Maintain your distance. Keep some distance from other people when using the ATM in a public area. Don’t let someone stand right behind you so they can see your PIN as you type it in. Additionally, refrain from writing your PIN on the back of your card as doing so could make you a target for theft if you misplace it.

Observe your surroundings. Keep an eye out for onlookers when using an ATM. Consider those who appear to be hanging out around the machine or who pass it frequently. Keep an eye out for anyone sitting in a parked car and any vehicles that seem to be following you when you exit the ATM.

Stay safe while using the drive-through. When approaching a drive-through ATM, keep your doors closed and the engine running. Other than the window you are using to access the computer, keep all other windows open.

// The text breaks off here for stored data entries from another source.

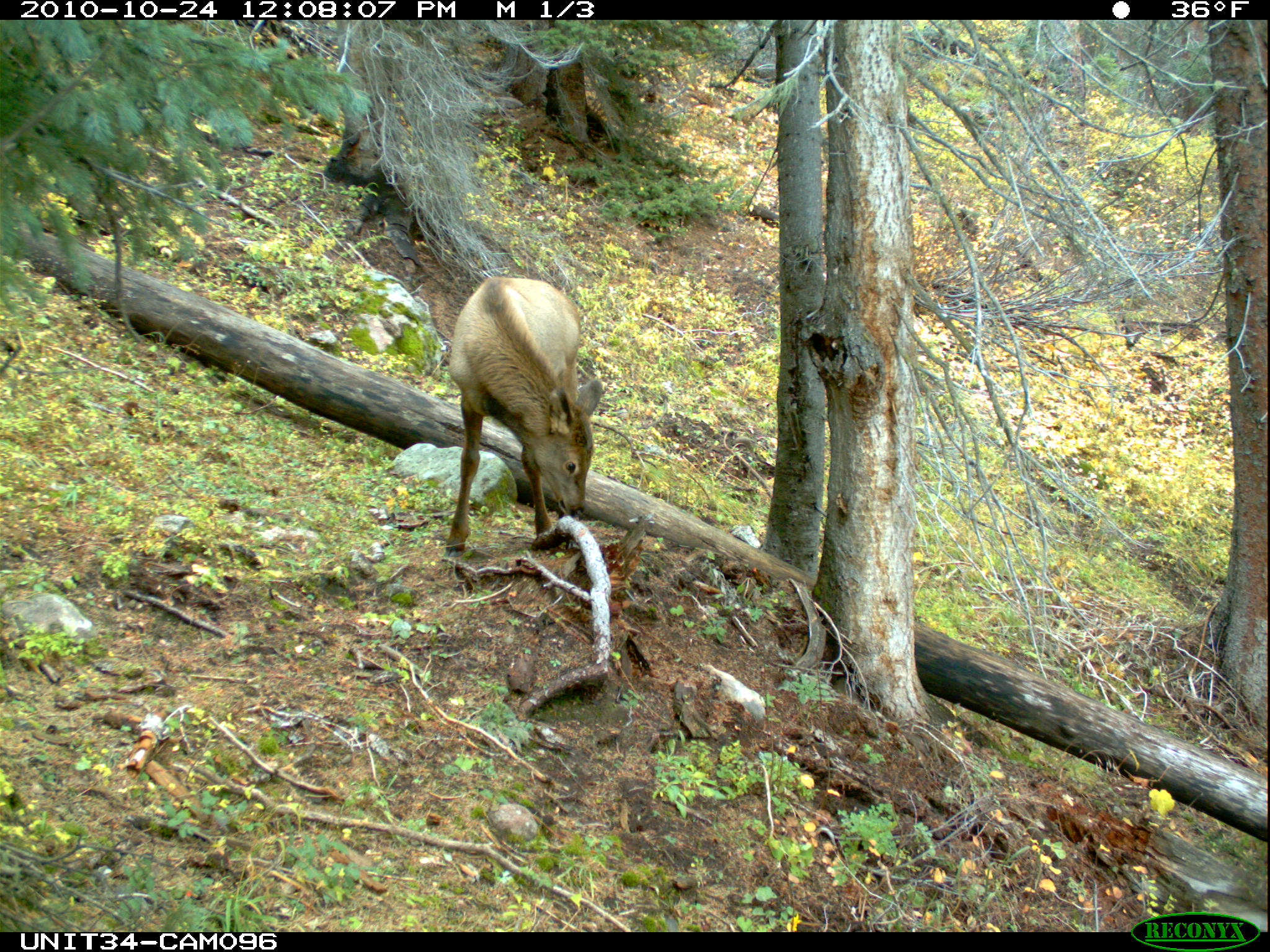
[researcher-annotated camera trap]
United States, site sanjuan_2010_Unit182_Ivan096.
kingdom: Animalia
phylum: Chordata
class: Mammalia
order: Artiodactyla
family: Cervidae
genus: Cervus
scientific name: Cervus elaphus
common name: red deer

No matter what, don’t get out of the car, even if the ATM steals your card and won’t give it back.

Stop lingering. If you want to use the ATM as soon as possible, plan out what you need to do before you go. In order to avoid waiting in line at the ATM if you need to make a deposit, prepare your deposit envelope at home. Wait until you can get to a secure area before counting money while you are standing close to the machine. As an illustration, wait until you’ve closed the doors of your car after driving to the ATM. If you have to wait till you get home, don’t worry. The bank ought to be aware of the security dangers associated with ATMs and comprehend why a mistake can take some time to be reported.

Save receipts for reference. You compare your receipts with your bank statements later, make sure to collect a receipt for every ATM transaction you make. If you used your debit or ATM card at a machine you didn’t typically use, this can assist you to identify errors or probable fraud. (It may also enable you to recover ATM usage fees incurred from sources other than your bank.) Leave no receipt unattended. The option to have your receipt sent by email is frequently available.

Believe trust your gut. Trust your intuition if something appears strange about an ATM, a transaction, or a close person. Terminate the transaction and leave right away. If you believe you are being followed, find a safe public area right away, like a crowded store or hotel lobby, and then phone 911 if the individual is still there. If you’re driving, go to the closest police station.

What to Do If Your Debit or ATM Card Is Stolen

If the thief can access your accounts using a stolen ATM or debit card, you could face financial consequences. It’s crucial to notify the bank as quickly as possible if your credit or debit card is lost or stolen. Your liability for losses may be reduced as a result. The Federal Trade Commission (FTC) of the United States specifies the rules for losses as follows:

You can see that the longer you delay reporting a lost or stolen ATM or debit card, the more liability you may wind up having for any unauthorized withdrawals or transactions. You can think about using a credit card rather than a debit card when making transactions because credit cards can provide more liability protection.

If an ATM robbery led to the theft of an ATM card or a debit card, you must also report the theft to the police. Giving law officials as much information as you can about the person who swiped your card is crucial to identifying the culprit.

Final Advice

Finding alternative methods to handle banking transactions is the last piece of advice for remaining safe at the ATM. To deposit a check, for instance, you could use a drive-up teller window or, if your bank offers it, a mobile check deposit option. You could use the person-to-person payment option offered by your bank to send money to a buddy if you need to repay them. Thinking along these lines will assist you in reducing your danger of being targeted at an ATM because you won’t need to use them as regularly. Such qualities should be considered when looking for the best checking accounts.